Thanks, everyone for a good discussion and for taking your time to respond.

/Henrik

[This message has been edited by CAD_Swede (edited 03-13-2003).]

Korval
03-13-2003, 08:44 AM
As we're working with a CAD program, where GL_LINES will be used as much as GL_FILL to draw the triangles,

Well, there's no such thing as a "degenerate line", so theres nothing you can do on those primitives.


I think degenerate triangles would still show up and look weird

Degenerate triangles (triangles that use the same index twice) will never appear. The GL spec, and virtually ever hardware renderer I know of, guarentees this.

Also, if your data is really that poorly strippable, you should really consider a triangle list (GL_TRIANGLES) rather than a bunch of strips (GL_TRIANGLE_STRIP).


Also, when you say "triangle list", what do you mean? Just non-indexed triangles? Or is it some magic I've never heard of? Again, as I wrote in my previous post I don't recognize this way of drawing triangles.

It's a list of triangles. If you're drawing index with glDrawElements, each 3 indices represents a particular triangle. It's just like a face list. If you're not drawing indexed (and unless you have significant vertex reuse, I'm not sure I would suggest it), then you just arrange your vertex data into an array of 3 vertices, duplicating data where necessary.

CAD_Swede
03-13-2003, 11:48 AM
Originally posted by Korval:
Well, there's no such thing as a "degenerate line", so theres nothing you can do on those primitives.

I wrote "GL_LINES", not "GL_LINE". GL_LINES draws the edges of a triangle instead of filling it as GL_FILL does. Thus, degenerate triangles can't be used when I'm drawing GL_LINES as those lines will be clearly visible...or so I believe. We have an outline mode where degenerate triangles definitely makes things look like crap. :-)



Also, if your data is really that poorly strippable, you should really consider a triangle list (GL_TRIANGLES) rather than a bunch of strips (GL_TRIANGLE_STRIP).


The data is in general very nicely strippable. We often get strips over 2000 vertices long. Very nice. Very fast. However, we stumble across shorter strips at times and on those models, rendering speed drops from 50 fps for 1 million triangles to 20 fps for 150,000 triangles... or, in a few horror examples, way below that.

So, degenerate triangles will work nicely for rendering modes when we only use GL_FILL. (which is *most* of the time, so
it should be ok). In a few cases, though, we're going to have to render with GL_LINES instead and in those cases we'll have to ditch the degenerated triangles.

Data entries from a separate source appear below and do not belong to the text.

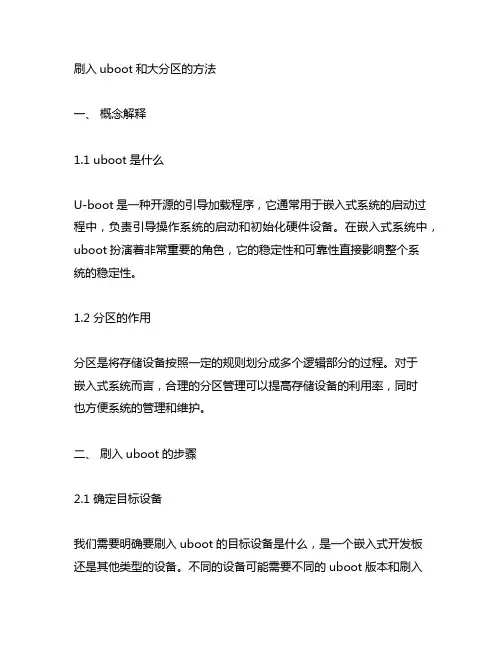 刷入 uboot 和大分区的方法

一、 概念解释

1.1 uboot 是什么

U-boot 是一种开源的引导加载程序，它通常用于嵌入式系统的启动过程中，负责引导操作系统的启动和初始化硬件设备。在嵌入式系统中，uboot 扮演着非常重要的角色，它的稳定性和可靠性直接影响整个系统的稳定性。

1.2 分区的作用

分区是将存储设备按照一定的规则划分成多个逻辑部分的过程。对于嵌入式系统而言，合理的分区管理可以提高存储设备的利用率，同时也方便系统的管理和维护。

二、 刷入 uboot 的步骤

2.1 确定目标设备

我们需要明确要刷入 uboot 的目标设备是什么，是一个嵌入式开发板还是其他类型的设备。不同的设备可能需要不同的 uboot 版本和刷入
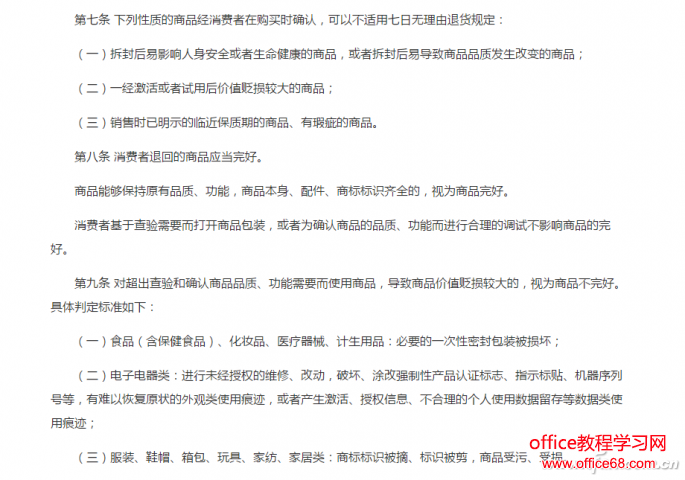 第七条 下列性质的商品经消费者在购买时确认，可以不适用七日无理由退货规定：

（一）拆封后易影响人身安全或者生命健康的商品，或者拆封后易导致商品品质发生改变的商品；

（二）一经激活或者试用后价值贬损较大的商品；

（三）销售时已明示的临近保质期的商品、有瑕疵的商品。

第八条 消费者退回的商品应当完好。

商品能够保持原有品质、功能，商品本身、配件、商标标识齐全的，视为商品完好。

消费者基于查验需要而打开商品包装，或者为确认商品的品质、功能而进行合理的调试不影响商品的完好。

第九条 对超出查验和确认商品品质、功能需要而使用商品，导致商品价值贬损较大的，视为商品不完好。具体判定标准如下：

（一）食品（含保健食品）、化妆品、医疗器械、计生用品：必要的一次性密封包装被损坏；

（二）电子电器类：进行未经授权的维修、改动，破坏、涂改强制性产品认证标志、指示标贴、机器序列号等，有难以恢复原状的外观类使用痕迹，或者产生激活、授权信息、不合理的个人使用数据留存等数据类使用痕迹；

（三）服装、鞋帽、箱包、玩具、家纺、家居类：商标标识被摘、标识被剪，商品受污、受损

office教程学习网
www.office68.com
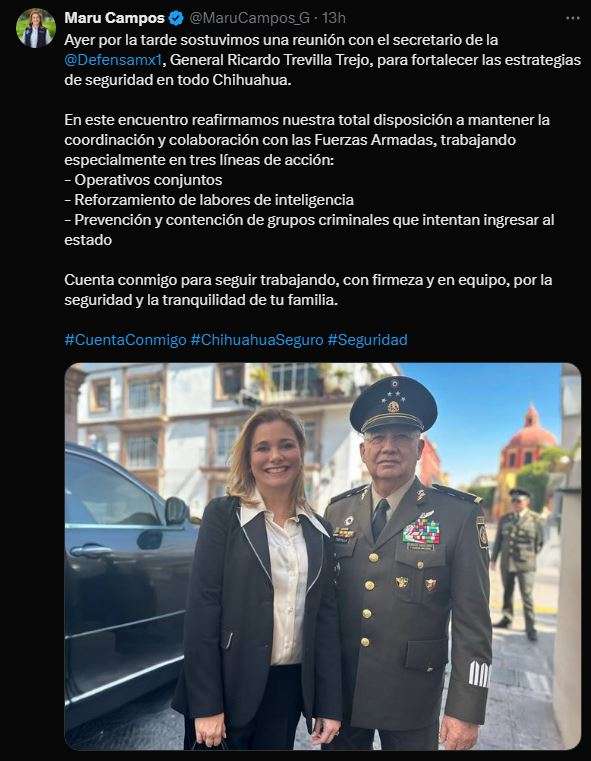 Maru Campos @MaruCampos_G · 13h

Ayer por la tarde sostuvimos una reunión con el secretario de la @Defensamx1, General Ricardo Trevilla Trejo, para fortalecer las estrategias de seguridad en todo Chihuahua.

En este encuentro reafirmamos nuestra total disposición a mantener la coordinación y colaboración con las Fuerzas Armadas, trabajando especialmente en tres líneas de acción:
- Operativos conjuntos
- Reforzamiento de labores de inteligencia
- Prevención y contención de grupos criminales que intentan ingresar al estado

Cuenta conmigo para seguir trabajando, con firmeza y en equipo, por la seguridad y la tranquilidad de tu familia.

#CuentaConmigo #ChihuahuaSeguro #Seguridad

Thanks, though! I really appreciate it!


Edited to add: Now, the *real* problem isn't the tristrip techniques used, to be honest.

The problem is that the Radeon 9700 Pro kicks nVidias and WildCat's butt when being fed good strips. However, in the "bad" cases, the Wildcat and the GeForce 4 nVidia renders the models ALOT faster than the 9700 Pro does. Why, ATI, why!?!? :-)

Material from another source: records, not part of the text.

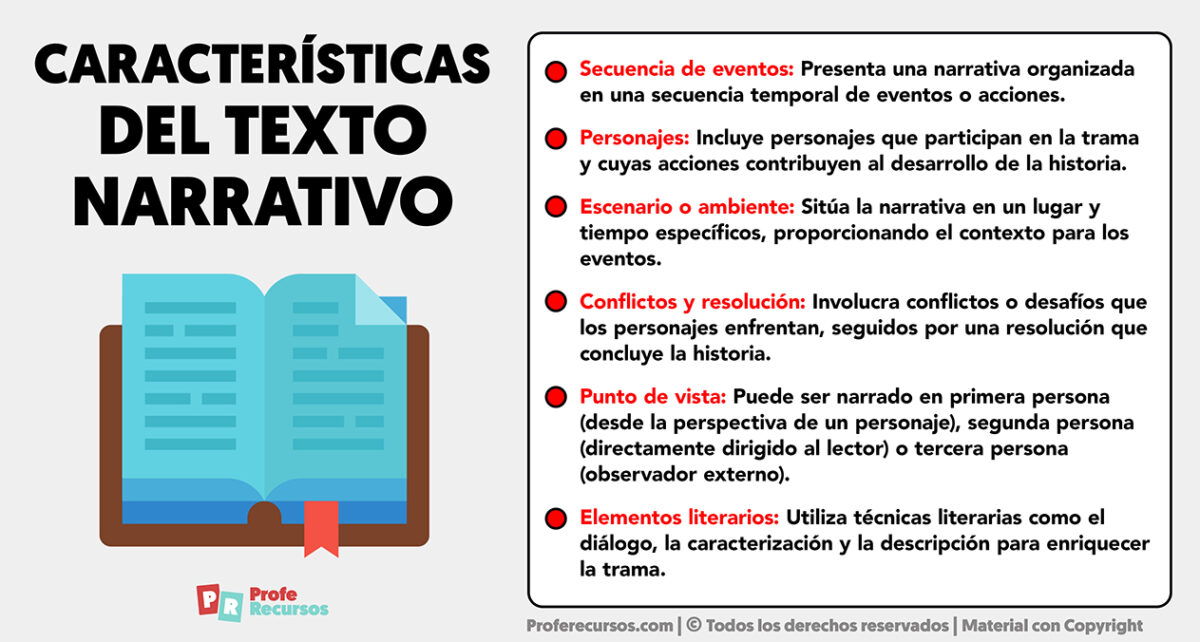 CARACTERÍSTICAS DEL TEXTO NARRATIVO

PR Profe Recursos

Secuencia de eventos: Presenta una narrativa organizada en una secuencia temporal de eventos o acciones.

Personajes: Incluye personajes que participan en la trama y cuyas acciones contribuyen al desarrollo de la historia.

Escenario o ambiente: Sitúa la narrativa en un lugar y tiempo específicos, proporcionando el contexto para los eventos.

Conflictos y resolución: Involucra conflictos o desafíos que los personajes enfrentan, seguidos por una resolución que concluye la historia.

Punto de vista: Puede ser narrado en primera persona (desde la perspectiva de un personaje), segunda persona (directamente dirigido al lector) o tercera persona (observador externo).

Elementos literarios: Utiliza técnicas literarias como el diálogo, la caracterización y la descripción para enriquecer la trama.

Proferecursos.com | © Todos los derechos reservados | Material con Copyright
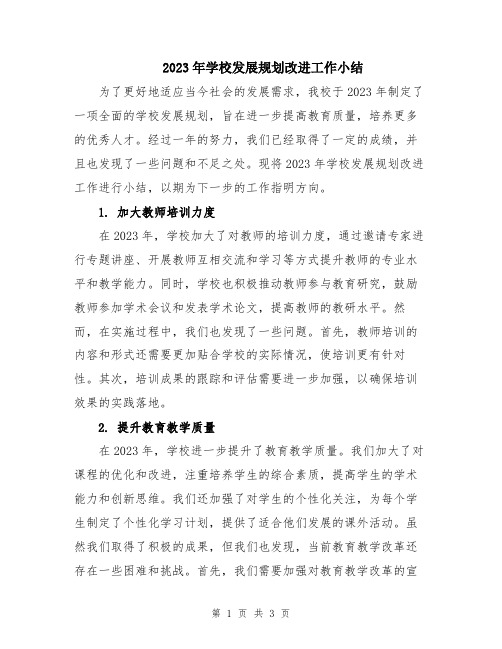 2023年学校发展规划改进工作小结

为了更好地适应当今社会的发展需求，我校于2023年制定了一项全面的学校发展规划，旨在进一步提高教育质量，培养更多的优秀人才。经过一年的努力，我们已经取得了一定的成绩，并且也发现了一些问题和不足之处。现将2023年学校发展规划改进工作进行小结，以期为下一步的工作指明方向。

1. 加大教师培训力度

在2023年，学校加大了对教师的培训力度，通过邀请专家进行专题讲座、开展教师互相交流和学习等方式提升教师的专业水平和教学能力。同时，学校也积极推动教师参与教育研究，鼓励教师参加学术会议和发表学术论文，提高教师的教研水平。然而，在实施过程中，我们也发现了一些问题。首先，教师培训的内容和形式还需要更加贴合学校的实际情况，使培训更有针对性。其次，培训成果的跟踪和评估需要进一步加强，以确保培训效果的实践落地。

2. 提升教育教学质量

在2023年，学校进一步提升了教育教学质量。我们加大了对课程的优化和改进，注重培养学生的综合素质，提高学生的学术能力和创新思维。我们还加强了对学生的个性化关注，为每个学生制定了个性化学习计划，提供了适合他们发展的课外活动。虽然我们取得了积极的成果，但我们也发现，当前教育教学改革还存在一些困难和挑战。首先，我们需要加强对教育教学改革的宣

第 1 页 共 3 页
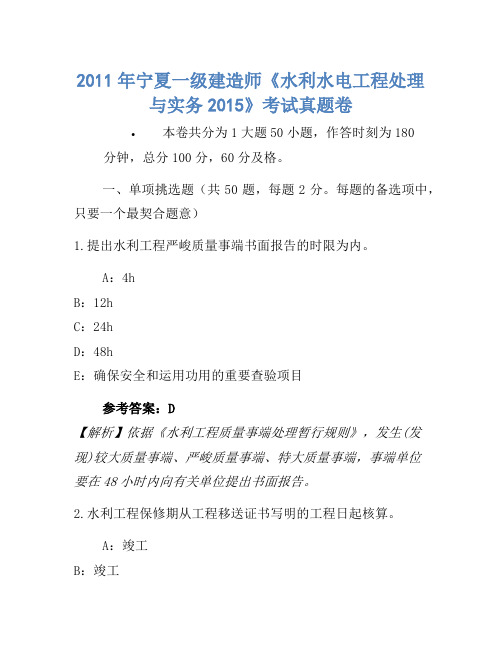 2011 年宁夏一级建造师《水利水电工程处理与实务 2015》考试真题卷

• 本卷共分为 1 大题 50 小题，作答时刻为 180 分钟，总分 100 分，60 分及格。

一、单项挑选题（共 50 题，每题 2 分。每题的备选项中，只要一个最契合题意）

1.提出水利工程严峻质量事端书面报告的时限为内。

A：4h

B：12h

C：24h

D：48h

E：确保安全和运用功用的重要查验项目

参考答案：D

【解析】依据《水利工程质量事端处理暂行规则》，发生(发现)较大质量事端、严峻质量事端、特大质量事端，事端单位要在 48 小时内向有关单位提出书面报告。

2.水利工程保修期从工程移送证书写明的工程日起核算。

A：竣工

B：竣工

Why can't the ATI card be just as content as the nVidia card is when rendering many short strips? :-)

/Henrik



[This message has been edited by CAD_Swede (edited 03-13-2003).]

Madoc
03-13-2003, 11:02 PM
The simplest solution to your problem is to simply render the long triangle strips and then all triangles making up strips of less than 32 in a single GL_TRIANGLES call. I would try this before anything else.

When doing lines you might find it's much faster do actually pass line geometry rather than changing the polygon mode. I found this to be especially true on wildcats.